* TASK GOAL *
If a line in the records below contains the word "secondary", copy it out.

***** INFORMATION SUPPLIED

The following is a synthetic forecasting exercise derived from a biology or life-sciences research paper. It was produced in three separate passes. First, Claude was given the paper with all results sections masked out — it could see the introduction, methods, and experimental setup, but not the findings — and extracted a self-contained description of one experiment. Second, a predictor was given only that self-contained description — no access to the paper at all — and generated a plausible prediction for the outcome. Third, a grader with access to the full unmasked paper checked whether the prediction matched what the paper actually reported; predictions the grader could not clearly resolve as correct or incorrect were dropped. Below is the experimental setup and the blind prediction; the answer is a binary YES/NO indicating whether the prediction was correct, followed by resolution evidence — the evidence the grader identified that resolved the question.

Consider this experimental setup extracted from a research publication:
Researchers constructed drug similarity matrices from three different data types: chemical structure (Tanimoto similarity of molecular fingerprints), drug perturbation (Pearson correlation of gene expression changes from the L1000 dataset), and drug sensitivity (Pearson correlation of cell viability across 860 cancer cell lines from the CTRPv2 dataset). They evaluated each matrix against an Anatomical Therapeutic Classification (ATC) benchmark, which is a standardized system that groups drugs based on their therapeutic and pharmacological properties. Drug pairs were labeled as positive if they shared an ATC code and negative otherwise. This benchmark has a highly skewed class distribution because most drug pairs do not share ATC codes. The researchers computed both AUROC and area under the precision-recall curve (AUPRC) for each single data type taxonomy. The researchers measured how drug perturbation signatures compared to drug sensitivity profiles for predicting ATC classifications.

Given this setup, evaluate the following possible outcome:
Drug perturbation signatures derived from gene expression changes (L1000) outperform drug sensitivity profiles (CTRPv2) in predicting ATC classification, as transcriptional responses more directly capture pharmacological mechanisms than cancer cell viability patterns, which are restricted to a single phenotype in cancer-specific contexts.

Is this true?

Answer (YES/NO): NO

**********
***** INFORMATION SUPPLIED

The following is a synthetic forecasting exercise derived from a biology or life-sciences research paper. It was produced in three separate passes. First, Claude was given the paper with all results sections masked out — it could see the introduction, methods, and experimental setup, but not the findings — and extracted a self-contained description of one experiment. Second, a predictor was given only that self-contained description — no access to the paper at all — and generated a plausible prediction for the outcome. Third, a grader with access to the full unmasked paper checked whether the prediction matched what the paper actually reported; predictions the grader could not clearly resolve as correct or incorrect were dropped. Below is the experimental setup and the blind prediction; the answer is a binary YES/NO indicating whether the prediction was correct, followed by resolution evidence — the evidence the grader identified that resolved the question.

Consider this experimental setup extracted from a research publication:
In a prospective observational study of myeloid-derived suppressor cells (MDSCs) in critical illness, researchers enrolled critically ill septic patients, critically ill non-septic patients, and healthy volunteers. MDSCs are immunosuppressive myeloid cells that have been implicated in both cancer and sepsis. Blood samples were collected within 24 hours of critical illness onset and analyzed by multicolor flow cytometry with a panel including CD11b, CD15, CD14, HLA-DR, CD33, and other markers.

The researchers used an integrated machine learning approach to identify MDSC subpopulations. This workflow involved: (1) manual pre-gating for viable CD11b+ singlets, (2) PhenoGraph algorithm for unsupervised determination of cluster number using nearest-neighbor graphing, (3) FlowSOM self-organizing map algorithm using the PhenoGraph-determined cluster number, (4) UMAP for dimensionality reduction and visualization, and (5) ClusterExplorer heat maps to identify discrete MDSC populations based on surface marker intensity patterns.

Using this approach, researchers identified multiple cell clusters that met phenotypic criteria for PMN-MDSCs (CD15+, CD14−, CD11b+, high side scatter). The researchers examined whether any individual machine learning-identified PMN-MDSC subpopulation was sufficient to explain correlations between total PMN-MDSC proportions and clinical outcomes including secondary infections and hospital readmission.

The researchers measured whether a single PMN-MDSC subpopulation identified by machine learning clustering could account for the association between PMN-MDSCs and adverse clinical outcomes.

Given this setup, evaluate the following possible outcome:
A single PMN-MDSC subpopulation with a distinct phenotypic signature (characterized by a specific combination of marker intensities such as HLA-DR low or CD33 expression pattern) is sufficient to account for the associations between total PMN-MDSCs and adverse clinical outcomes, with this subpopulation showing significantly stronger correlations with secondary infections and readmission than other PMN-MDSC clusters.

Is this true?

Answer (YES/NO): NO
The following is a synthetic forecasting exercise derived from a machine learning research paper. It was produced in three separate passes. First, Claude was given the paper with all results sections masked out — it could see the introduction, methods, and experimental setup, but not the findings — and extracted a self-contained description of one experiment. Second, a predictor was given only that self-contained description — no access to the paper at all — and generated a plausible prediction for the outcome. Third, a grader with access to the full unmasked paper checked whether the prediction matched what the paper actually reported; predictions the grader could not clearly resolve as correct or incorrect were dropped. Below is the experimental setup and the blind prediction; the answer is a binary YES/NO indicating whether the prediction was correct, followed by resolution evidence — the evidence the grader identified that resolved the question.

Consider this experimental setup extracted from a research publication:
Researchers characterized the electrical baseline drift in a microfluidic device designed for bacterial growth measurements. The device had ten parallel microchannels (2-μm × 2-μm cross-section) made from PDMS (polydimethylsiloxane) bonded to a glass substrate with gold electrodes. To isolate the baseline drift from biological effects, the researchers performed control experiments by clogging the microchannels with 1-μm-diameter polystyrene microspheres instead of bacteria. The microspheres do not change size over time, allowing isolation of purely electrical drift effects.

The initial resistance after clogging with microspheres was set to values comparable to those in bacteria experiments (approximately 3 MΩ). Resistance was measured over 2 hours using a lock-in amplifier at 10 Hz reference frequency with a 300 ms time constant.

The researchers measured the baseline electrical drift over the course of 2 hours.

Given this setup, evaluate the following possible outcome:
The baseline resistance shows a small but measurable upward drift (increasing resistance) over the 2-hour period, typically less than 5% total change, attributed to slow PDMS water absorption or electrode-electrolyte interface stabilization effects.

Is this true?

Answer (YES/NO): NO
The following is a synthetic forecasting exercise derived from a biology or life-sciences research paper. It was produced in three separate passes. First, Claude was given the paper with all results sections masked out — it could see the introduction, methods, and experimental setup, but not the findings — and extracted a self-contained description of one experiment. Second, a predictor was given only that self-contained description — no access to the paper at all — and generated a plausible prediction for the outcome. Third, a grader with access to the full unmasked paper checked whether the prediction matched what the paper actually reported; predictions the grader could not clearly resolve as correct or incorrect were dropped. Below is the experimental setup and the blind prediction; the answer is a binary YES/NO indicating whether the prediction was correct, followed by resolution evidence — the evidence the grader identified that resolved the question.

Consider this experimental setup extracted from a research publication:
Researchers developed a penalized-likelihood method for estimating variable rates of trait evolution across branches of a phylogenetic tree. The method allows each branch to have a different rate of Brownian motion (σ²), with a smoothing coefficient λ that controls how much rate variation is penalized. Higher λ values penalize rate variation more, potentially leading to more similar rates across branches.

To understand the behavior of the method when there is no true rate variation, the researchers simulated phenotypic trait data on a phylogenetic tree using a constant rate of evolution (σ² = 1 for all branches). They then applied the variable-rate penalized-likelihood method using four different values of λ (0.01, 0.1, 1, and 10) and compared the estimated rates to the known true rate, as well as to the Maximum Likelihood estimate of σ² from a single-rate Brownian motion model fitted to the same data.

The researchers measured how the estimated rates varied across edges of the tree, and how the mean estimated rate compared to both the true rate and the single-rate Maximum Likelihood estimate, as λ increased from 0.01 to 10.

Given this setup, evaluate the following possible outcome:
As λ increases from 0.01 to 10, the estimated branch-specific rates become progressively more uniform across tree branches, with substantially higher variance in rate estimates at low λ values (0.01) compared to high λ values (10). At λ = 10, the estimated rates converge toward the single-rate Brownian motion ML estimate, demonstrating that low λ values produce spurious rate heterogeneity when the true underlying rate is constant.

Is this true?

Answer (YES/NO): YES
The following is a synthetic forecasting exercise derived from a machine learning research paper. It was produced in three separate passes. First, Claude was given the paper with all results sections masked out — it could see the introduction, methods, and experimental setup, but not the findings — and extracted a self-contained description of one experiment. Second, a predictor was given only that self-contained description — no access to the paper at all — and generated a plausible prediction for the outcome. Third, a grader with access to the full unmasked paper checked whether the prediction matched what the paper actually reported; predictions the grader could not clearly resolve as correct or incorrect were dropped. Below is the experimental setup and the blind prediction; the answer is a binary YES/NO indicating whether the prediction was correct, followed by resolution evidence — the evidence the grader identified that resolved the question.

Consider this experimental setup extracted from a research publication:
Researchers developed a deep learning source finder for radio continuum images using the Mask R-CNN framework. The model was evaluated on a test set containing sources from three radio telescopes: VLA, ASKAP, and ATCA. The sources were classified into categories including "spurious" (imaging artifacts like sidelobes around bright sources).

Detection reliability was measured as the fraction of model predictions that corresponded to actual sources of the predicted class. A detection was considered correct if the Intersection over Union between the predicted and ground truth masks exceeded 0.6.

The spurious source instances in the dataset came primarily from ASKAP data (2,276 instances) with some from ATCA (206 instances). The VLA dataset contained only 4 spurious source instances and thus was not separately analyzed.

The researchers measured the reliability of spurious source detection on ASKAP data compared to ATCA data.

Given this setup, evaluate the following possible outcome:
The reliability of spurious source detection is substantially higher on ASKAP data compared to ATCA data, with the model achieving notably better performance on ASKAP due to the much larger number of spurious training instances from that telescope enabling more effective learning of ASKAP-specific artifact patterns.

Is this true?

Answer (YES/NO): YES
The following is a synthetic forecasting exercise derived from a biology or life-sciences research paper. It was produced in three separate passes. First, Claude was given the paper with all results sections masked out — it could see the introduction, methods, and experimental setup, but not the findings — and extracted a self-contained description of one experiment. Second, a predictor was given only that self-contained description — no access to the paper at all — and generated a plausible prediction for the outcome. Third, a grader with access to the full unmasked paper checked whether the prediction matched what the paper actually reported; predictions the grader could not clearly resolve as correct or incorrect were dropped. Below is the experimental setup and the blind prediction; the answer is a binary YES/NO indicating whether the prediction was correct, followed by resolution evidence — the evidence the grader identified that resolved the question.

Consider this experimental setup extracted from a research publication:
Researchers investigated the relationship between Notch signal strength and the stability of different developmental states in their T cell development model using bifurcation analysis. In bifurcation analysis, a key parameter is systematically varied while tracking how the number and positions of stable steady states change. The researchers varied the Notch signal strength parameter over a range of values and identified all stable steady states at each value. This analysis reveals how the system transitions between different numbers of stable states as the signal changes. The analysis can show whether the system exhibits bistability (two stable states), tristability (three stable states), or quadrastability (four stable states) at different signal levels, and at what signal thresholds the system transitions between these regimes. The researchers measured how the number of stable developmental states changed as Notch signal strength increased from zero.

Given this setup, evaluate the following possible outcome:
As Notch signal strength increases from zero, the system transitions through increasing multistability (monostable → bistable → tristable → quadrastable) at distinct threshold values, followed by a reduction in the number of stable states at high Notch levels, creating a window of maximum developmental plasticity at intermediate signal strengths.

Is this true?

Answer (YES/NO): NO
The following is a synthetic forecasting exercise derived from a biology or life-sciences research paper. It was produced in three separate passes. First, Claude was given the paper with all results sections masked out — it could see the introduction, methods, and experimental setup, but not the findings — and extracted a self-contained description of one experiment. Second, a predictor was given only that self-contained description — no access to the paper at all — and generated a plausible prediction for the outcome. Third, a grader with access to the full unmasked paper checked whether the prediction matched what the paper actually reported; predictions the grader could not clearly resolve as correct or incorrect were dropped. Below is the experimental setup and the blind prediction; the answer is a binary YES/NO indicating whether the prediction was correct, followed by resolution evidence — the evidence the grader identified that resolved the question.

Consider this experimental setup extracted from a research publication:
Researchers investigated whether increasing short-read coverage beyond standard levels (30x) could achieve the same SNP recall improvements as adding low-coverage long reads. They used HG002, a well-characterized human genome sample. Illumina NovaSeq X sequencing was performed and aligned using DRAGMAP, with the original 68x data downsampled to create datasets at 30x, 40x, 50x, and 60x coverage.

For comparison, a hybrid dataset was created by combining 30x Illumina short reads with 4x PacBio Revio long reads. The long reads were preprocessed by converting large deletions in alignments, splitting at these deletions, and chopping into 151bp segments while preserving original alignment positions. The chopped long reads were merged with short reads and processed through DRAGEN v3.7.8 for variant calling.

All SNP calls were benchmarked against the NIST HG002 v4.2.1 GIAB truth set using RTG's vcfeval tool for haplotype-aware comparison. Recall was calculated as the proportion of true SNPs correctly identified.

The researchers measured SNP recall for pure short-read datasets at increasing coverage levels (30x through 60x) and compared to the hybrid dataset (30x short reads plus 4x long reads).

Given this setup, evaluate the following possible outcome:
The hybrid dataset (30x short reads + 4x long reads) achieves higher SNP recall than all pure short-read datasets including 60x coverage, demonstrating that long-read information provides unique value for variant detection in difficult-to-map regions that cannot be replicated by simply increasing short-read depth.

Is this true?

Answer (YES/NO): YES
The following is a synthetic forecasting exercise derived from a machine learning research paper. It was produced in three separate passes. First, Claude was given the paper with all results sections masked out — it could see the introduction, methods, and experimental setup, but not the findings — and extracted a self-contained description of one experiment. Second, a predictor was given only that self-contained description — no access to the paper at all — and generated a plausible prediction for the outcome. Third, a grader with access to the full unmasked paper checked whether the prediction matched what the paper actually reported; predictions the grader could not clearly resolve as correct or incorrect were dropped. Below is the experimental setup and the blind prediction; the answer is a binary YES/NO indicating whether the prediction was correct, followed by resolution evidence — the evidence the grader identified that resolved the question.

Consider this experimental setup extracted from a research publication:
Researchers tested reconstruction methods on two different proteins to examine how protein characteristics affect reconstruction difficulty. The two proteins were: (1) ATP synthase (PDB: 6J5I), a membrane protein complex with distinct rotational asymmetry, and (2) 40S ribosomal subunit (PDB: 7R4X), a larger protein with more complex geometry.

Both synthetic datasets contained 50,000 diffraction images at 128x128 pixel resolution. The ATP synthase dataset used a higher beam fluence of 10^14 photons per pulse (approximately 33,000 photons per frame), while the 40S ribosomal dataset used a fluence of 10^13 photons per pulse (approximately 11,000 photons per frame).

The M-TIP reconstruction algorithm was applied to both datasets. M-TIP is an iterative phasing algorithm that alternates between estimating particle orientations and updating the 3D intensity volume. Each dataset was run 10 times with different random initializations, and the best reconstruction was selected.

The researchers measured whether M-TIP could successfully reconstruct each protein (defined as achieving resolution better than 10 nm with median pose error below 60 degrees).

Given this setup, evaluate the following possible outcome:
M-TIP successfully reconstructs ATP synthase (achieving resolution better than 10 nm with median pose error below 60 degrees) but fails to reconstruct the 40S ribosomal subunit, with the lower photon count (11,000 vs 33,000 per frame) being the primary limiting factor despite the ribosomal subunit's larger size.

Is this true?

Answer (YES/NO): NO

**********

* TASK SOLUTION *
Using this approach, researchers identified multiple cell clusters that met phenotypic criteria for PMN-MDSCs (CD15+, CD14−, CD11b+, high side scatter). The researchers examined whether any individual machine learning-identified PMN-MDSC subpopulation was sufficient to explain correlations between total PMN-MDSC proportions and clinical outcomes including secondary infections and hospital readmission.
A single PMN-MDSC subpopulation with a distinct phenotypic signature (characterized by a specific combination of marker intensities such as HLA-DR low or CD33 expression pattern) is sufficient to account for the associations between total PMN-MDSCs and adverse clinical outcomes, with this subpopulation showing significantly stronger correlations with secondary infections and readmission than other PMN-MDSC clusters.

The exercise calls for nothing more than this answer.